What is needed
Rewrite all the rows below as a single numbered list, one line per item, skipping blank lines. Leave the pictures out of your answer.

Data section
────────────────────────────────────────

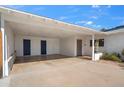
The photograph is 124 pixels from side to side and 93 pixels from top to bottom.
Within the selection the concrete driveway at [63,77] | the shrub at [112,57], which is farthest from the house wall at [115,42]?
the concrete driveway at [63,77]

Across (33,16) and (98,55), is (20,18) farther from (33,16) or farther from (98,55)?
(98,55)

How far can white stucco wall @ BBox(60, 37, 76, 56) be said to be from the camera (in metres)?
14.3

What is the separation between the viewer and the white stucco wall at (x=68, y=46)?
1426 cm

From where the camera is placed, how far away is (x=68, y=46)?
50.2 ft

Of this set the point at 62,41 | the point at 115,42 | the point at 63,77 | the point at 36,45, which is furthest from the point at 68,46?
the point at 63,77

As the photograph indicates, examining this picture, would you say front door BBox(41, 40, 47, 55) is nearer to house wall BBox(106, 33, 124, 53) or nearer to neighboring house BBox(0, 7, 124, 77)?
neighboring house BBox(0, 7, 124, 77)

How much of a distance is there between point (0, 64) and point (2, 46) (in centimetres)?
78

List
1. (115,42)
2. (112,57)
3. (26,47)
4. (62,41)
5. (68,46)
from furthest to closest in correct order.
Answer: (62,41), (68,46), (26,47), (115,42), (112,57)

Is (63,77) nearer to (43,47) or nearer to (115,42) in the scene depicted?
(115,42)

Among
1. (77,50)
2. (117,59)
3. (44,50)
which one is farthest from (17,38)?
(117,59)

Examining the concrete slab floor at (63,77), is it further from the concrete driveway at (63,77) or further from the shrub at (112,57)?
the shrub at (112,57)

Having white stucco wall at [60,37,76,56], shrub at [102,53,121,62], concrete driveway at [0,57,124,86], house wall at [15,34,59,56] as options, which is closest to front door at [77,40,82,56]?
white stucco wall at [60,37,76,56]

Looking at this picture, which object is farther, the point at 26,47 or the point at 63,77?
the point at 26,47
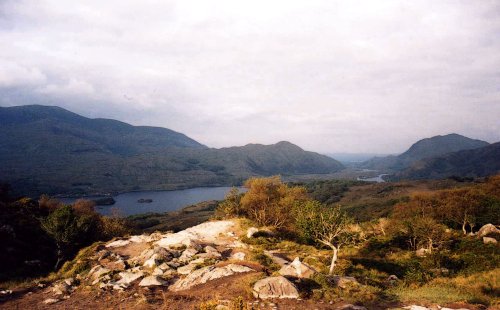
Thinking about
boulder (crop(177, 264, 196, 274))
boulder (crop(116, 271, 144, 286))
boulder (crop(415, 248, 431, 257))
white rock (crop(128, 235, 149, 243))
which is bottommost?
boulder (crop(415, 248, 431, 257))

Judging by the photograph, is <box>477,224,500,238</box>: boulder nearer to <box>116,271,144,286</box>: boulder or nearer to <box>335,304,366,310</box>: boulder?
<box>335,304,366,310</box>: boulder

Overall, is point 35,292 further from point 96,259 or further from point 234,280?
point 234,280

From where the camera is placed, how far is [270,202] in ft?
202

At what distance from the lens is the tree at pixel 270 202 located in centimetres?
5822

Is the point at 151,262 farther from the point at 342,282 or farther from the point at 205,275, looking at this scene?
the point at 342,282

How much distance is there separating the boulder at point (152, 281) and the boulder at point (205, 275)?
166cm

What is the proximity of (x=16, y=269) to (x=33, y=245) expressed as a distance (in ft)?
37.5

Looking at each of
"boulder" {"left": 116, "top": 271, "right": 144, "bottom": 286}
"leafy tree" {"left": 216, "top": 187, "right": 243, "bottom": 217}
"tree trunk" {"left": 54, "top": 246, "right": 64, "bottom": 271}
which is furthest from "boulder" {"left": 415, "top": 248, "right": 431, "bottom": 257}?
"tree trunk" {"left": 54, "top": 246, "right": 64, "bottom": 271}

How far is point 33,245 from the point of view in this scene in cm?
4925

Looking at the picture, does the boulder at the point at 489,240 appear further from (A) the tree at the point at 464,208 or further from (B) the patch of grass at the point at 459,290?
(B) the patch of grass at the point at 459,290

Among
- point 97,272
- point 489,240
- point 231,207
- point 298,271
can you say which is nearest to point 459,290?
point 298,271

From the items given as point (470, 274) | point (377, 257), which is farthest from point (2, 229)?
point (470, 274)

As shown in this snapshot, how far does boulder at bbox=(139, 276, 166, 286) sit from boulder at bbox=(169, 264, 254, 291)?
166cm

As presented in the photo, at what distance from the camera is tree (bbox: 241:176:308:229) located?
5822 cm
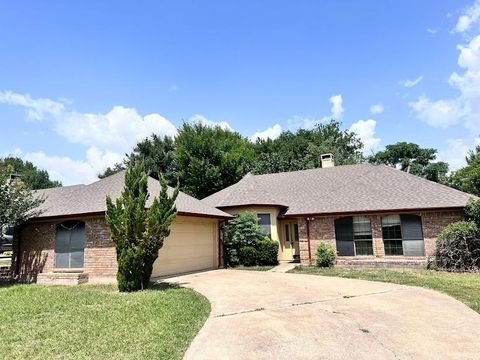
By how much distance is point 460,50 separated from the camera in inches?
473

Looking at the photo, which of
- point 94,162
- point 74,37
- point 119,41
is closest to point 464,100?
point 119,41

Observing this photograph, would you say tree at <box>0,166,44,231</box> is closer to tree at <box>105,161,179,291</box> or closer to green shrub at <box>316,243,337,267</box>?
tree at <box>105,161,179,291</box>

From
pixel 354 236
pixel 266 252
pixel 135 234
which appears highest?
pixel 135 234

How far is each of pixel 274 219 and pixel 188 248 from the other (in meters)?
5.54

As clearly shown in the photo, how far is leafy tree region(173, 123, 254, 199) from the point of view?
31.3 m

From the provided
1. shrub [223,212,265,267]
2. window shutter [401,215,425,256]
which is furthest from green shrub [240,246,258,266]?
window shutter [401,215,425,256]

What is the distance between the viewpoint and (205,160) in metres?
31.9

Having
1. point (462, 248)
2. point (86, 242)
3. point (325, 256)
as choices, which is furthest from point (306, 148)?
point (86, 242)

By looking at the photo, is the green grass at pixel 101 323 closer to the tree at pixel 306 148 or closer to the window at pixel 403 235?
the window at pixel 403 235

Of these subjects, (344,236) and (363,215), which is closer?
(363,215)

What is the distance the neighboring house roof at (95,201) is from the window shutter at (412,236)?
824 cm

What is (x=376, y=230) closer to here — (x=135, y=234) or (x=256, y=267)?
(x=256, y=267)

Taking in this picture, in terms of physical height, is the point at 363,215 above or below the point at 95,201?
below

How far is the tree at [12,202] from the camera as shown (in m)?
Result: 12.7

────────────────────────────────────────

Output of the task
1. The photograph is 124 pixels from side to side and 93 pixels from top to bottom.
2. Within the selection the concrete driveway at [63,77] | the shrub at [112,57], which is farthest from the house wall at [115,42]?
3. the concrete driveway at [63,77]
4. Across (33,16) and (98,55), is (20,18) farther from (33,16) or farther from (98,55)?
5. (98,55)
6. How far can white stucco wall @ BBox(60, 37, 76, 56) be said to be from the camera (in metres)?
7. 14.3
8. What is the separation between the viewer and the white stucco wall at (x=68, y=46)?
9. 1426 cm
10. From where the camera is placed, how far away is (x=68, y=46)?
11. 50.2 ft
12. Of this set the point at 62,41 | the point at 115,42 | the point at 63,77 | the point at 36,45, which is furthest from the point at 68,46?
13. the point at 63,77
14. As the photograph indicates, examining this picture, would you say front door BBox(41, 40, 47, 55) is nearer to house wall BBox(106, 33, 124, 53) or nearer to neighboring house BBox(0, 7, 124, 77)?
15. neighboring house BBox(0, 7, 124, 77)
16. How much of a distance is there between point (0, 64) and point (2, 46) (in centimetres)?
17. 78
18. List
19. 1. (115,42)
20. 2. (112,57)
21. 3. (26,47)
22. 4. (62,41)
23. 5. (68,46)
24. from furthest to closest in correct order.
25. Answer: (62,41), (68,46), (26,47), (115,42), (112,57)
26. Is (63,77) nearer to (43,47) or nearer to (115,42) in the scene depicted?
27. (115,42)
28. Among
29. 1. (77,50)
30. 2. (117,59)
31. 3. (44,50)
32. which one is farthest from (17,38)?
33. (117,59)
34. Examining the concrete slab floor at (63,77), is it further from the concrete driveway at (63,77) or further from the shrub at (112,57)?
35. the shrub at (112,57)
36. Having white stucco wall at [60,37,76,56], shrub at [102,53,121,62], concrete driveway at [0,57,124,86], house wall at [15,34,59,56] as options, which is closest to front door at [77,40,82,56]?
37. white stucco wall at [60,37,76,56]
38. Looking at this picture, which object is farther, the point at 26,47 or the point at 63,77?
39. the point at 26,47
40. Thinking about
41. boulder (crop(177, 264, 196, 274))
42. boulder (crop(116, 271, 144, 286))
43. boulder (crop(415, 248, 431, 257))
44. white rock (crop(128, 235, 149, 243))
45. which is bottommost?
46. boulder (crop(415, 248, 431, 257))
47. Judging by the photograph, is <box>477,224,500,238</box>: boulder nearer to <box>116,271,144,286</box>: boulder or nearer to <box>335,304,366,310</box>: boulder?
48. <box>335,304,366,310</box>: boulder
49. Overall, is point 35,292 further from point 96,259 or further from point 234,280?
50. point 234,280
51. From where the camera is placed, how far is [270,202] in ft?
52. 202
53. At what distance from the lens is the tree at pixel 270 202 located in centimetres?
54. 5822
55. Is the point at 151,262 farther from the point at 342,282 or farther from the point at 205,275, looking at this scene?
56. the point at 342,282
57. How much distance is there separating the boulder at point (152, 281) and the boulder at point (205, 275)?
58. 166cm
59. What is the proximity of (x=16, y=269) to (x=33, y=245) expressed as a distance (in ft)?
60. 37.5
61. Looking at each of
62. "boulder" {"left": 116, "top": 271, "right": 144, "bottom": 286}
63. "leafy tree" {"left": 216, "top": 187, "right": 243, "bottom": 217}
64. "tree trunk" {"left": 54, "top": 246, "right": 64, "bottom": 271}
65. which is furthest from "boulder" {"left": 415, "top": 248, "right": 431, "bottom": 257}?
66. "tree trunk" {"left": 54, "top": 246, "right": 64, "bottom": 271}
67. How far is point 33,245 from the point of view in this scene in cm?
68. 4925
69. Looking at the picture, does the boulder at the point at 489,240 appear further from (A) the tree at the point at 464,208 or further from (B) the patch of grass at the point at 459,290?
70. (B) the patch of grass at the point at 459,290
71. Among
72. - point 97,272
73. - point 489,240
74. - point 231,207
75. - point 298,271
76. can you say which is nearest to point 459,290?
77. point 298,271
78. From the items given as point (470, 274) | point (377, 257), which is farthest from point (2, 229)?
79. point (470, 274)
80. As shown in this snapshot, how far does boulder at bbox=(139, 276, 166, 286) sit from boulder at bbox=(169, 264, 254, 291)?
81. 166cm
82. As presented in the photo, at what distance from the camera is tree (bbox: 241:176:308:229) located?
83. 5822 cm
84. By how much distance is point 460,50 separated from the camera in inches?
85. 473
86. Looking at the photo, which of
87. - point 94,162
88. - point 74,37
89. - point 119,41
90. is closest to point 464,100?
91. point 119,41
92. Observing this photograph, would you say tree at <box>0,166,44,231</box> is closer to tree at <box>105,161,179,291</box> or closer to green shrub at <box>316,243,337,267</box>?
93. tree at <box>105,161,179,291</box>
94. From
95. pixel 354 236
96. pixel 266 252
97. pixel 135 234
98. which appears highest?
99. pixel 135 234
100. How far is each of pixel 274 219 and pixel 188 248 from the other (in meters)?
101. 5.54
102. As clearly shown in the photo, how far is leafy tree region(173, 123, 254, 199) from the point of view?
103. 31.3 m
104. From the provided
105. 1. shrub [223,212,265,267]
106. 2. window shutter [401,215,425,256]
107. which is furthest from green shrub [240,246,258,266]?
108. window shutter [401,215,425,256]
109. What is the distance between the viewpoint and (205,160) in metres?
110. 31.9
111. Having
112. 1. point (462, 248)
113. 2. point (86, 242)
114. 3. point (325, 256)
115. as choices, which is furthest from point (306, 148)?
116. point (86, 242)
117. By looking at the photo, is the green grass at pixel 101 323 closer to the tree at pixel 306 148 or closer to the window at pixel 403 235?
118. the window at pixel 403 235
119. Of these subjects, (344,236) and (363,215), which is closer?
120. (363,215)
121. What is the distance the neighboring house roof at (95,201) is from the window shutter at (412,236)?
122. 824 cm
123. What is (x=376, y=230) closer to here — (x=135, y=234) or (x=256, y=267)?
124. (x=256, y=267)
125. Taking in this picture, in terms of physical height, is the point at 363,215 above or below the point at 95,201?
126. below
127. How far is the tree at [12,202] from the camera as shown (in m)?
128. Result: 12.7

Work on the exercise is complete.